We have the best celebrations: Illumination Night, the Ag Fair, the August fireworks. We aren’t sure what anyone celebrates on Nantucket other than being able to land a plane successfully at the airport despite the pea-soup fog or finally being able to find the correct shade of dusty pink on a pair of dress pants.
But what really makes the Vineyard special is the people. The Vineyard boasts a large and active population of middle-and upper-class African Americans. We have Brazilian churches. We also have celebrities, but you would never recognize half of them because they have to wait in line at “Back Door Doughnuts” and sit in traffic at Five Corners in Vineyard Haven just like everyone else.
Most of us have only been to Nantucket for one reason: the Island Cup. We won’t say anything about the football game itself, because no one likes a braggart, but every time we visit to cheer on our high school players, we can’t help wondering how our fellow islanders can bear to live on such a flat, barren, and foggy rock so far out to sea.
Still, there is a connection between us that’s hard to refute. Geologists suspect that as recently as twenty-three thousand years ago, Martha’s Vineyard, Nantucket, and Cape Cod were all part of one landmass. It might be easier to think of us as sisters—twins, even—birthed by the same mother. We like to think of Martha’s Vineyard as the favorite.

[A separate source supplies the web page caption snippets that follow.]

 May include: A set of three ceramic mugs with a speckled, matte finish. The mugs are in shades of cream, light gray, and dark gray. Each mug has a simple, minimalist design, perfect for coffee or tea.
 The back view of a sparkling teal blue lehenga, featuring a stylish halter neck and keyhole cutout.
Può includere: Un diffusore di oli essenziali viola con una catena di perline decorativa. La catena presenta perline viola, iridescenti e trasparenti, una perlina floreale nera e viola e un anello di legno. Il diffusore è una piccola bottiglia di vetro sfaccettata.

But then, of course, Nantucket likes to think of herself as the favorite.
MARTHA’S VINEYARD: HARPER
Reed Zimmer isn’t on call at 7:00 p.m. on Friday, June 16, when Harper Frost’s father, Billy, draws his final breath. Dr. Zimmer is at a picnic at Lambert’s Cove with his wife’s family; apparently they hold the same party every year at the start of summer—bonfire, potato salad, chicken blackening on the portable Weber grill. Sadie Zimmer’s brother, Franklin Phelps, is one of the Vineyard’s favorite guitar players—Harper always goes to hear him when he’s playing at the Ritz—and Harper imagines Dr. Zimmer, his feet buried in the cold sand, singing along with Franklin to “Wagon Wheel.”
Harper is still at her father’s bedside when she sends Dr. Zimmer a text. It says: Billy is gone. She imagines his shock followed by his guilt; he promised Harper it wouldn’t happen tonight. He told her that Billy still had time.

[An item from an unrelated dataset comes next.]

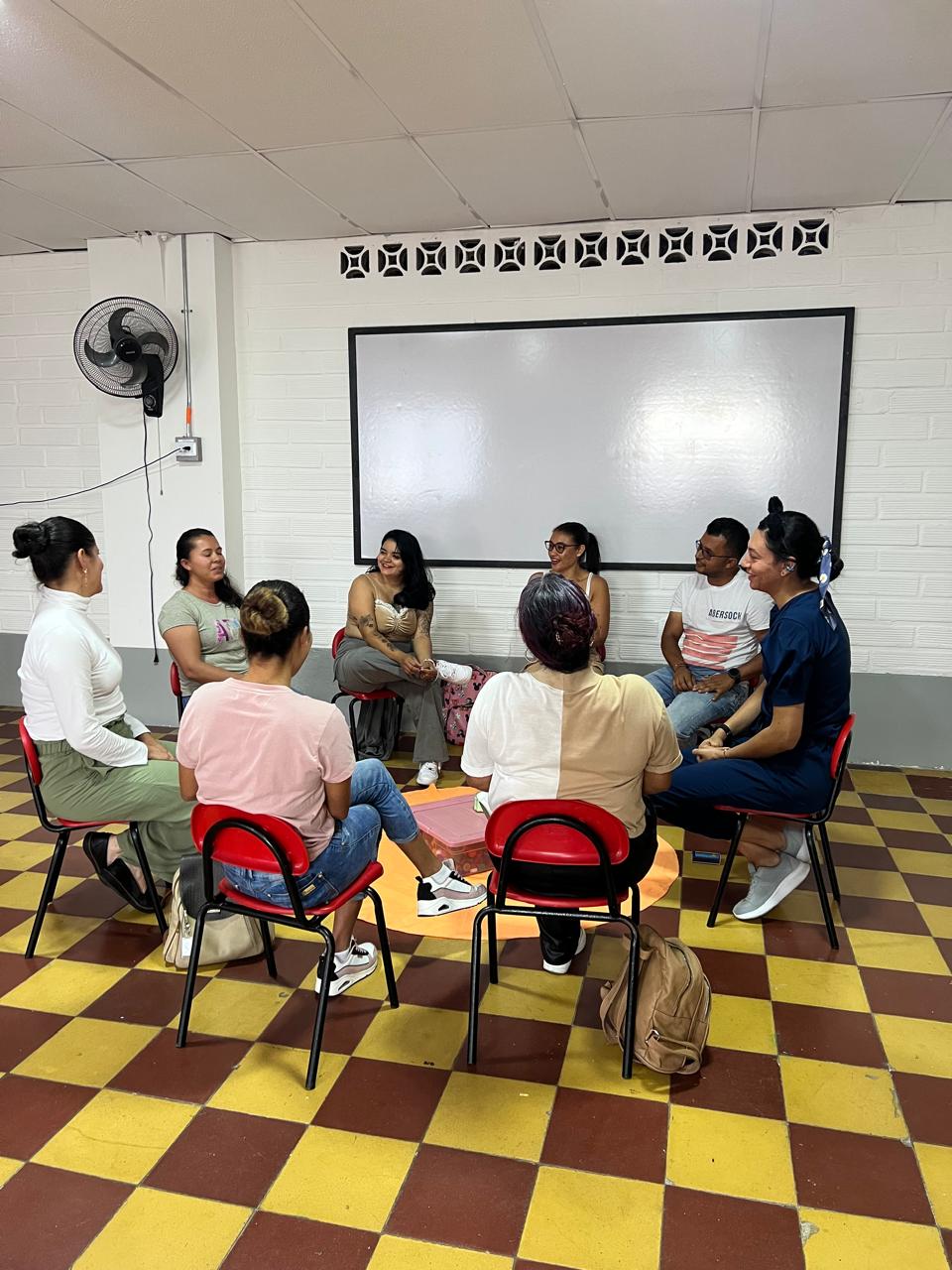 Grupo de personas reunido recibiendo orientación psicosocial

“Check in on him as usual,” Dr. Zimmer had said that afternoon when he rose from Harper’s bed, the white sheets tangled from their lovemaking. “But feel free to enjoy your weekend.” He had looked out her window at the lilac bush, which overnight, it seemed, had exploded into a show-offy bloom. “I can’t believe it’s all starting again. Another summer.”
Feel free to enjoy your weekend? Harper had thought. She hated when Reed talked to her as though she were merely his patient’s daughter, a virtual stranger—but isn’t she a stranger to him, in a way? Reed only sees Harper when she’s sitting by her father’s hospital bed or when they’re making love in her duplex. They don’t go on dates; they have never bumped into each other at Cronig’s; Reed claims he has never noticed her driving the Rooster delivery truck, even when she waves at him like a woman drowning. Harper and Reed have been sleeping together only since October, and so she isn’t sure what ‘another summer’ means to him. Today offered the first clue: his wife’s parents, the elder Phelpses, are now in residence at their house in Katama, recently arrived back from Vero Beach. There will be family obligations, such as this picnic, when it will seem as though Reed is living on another planet.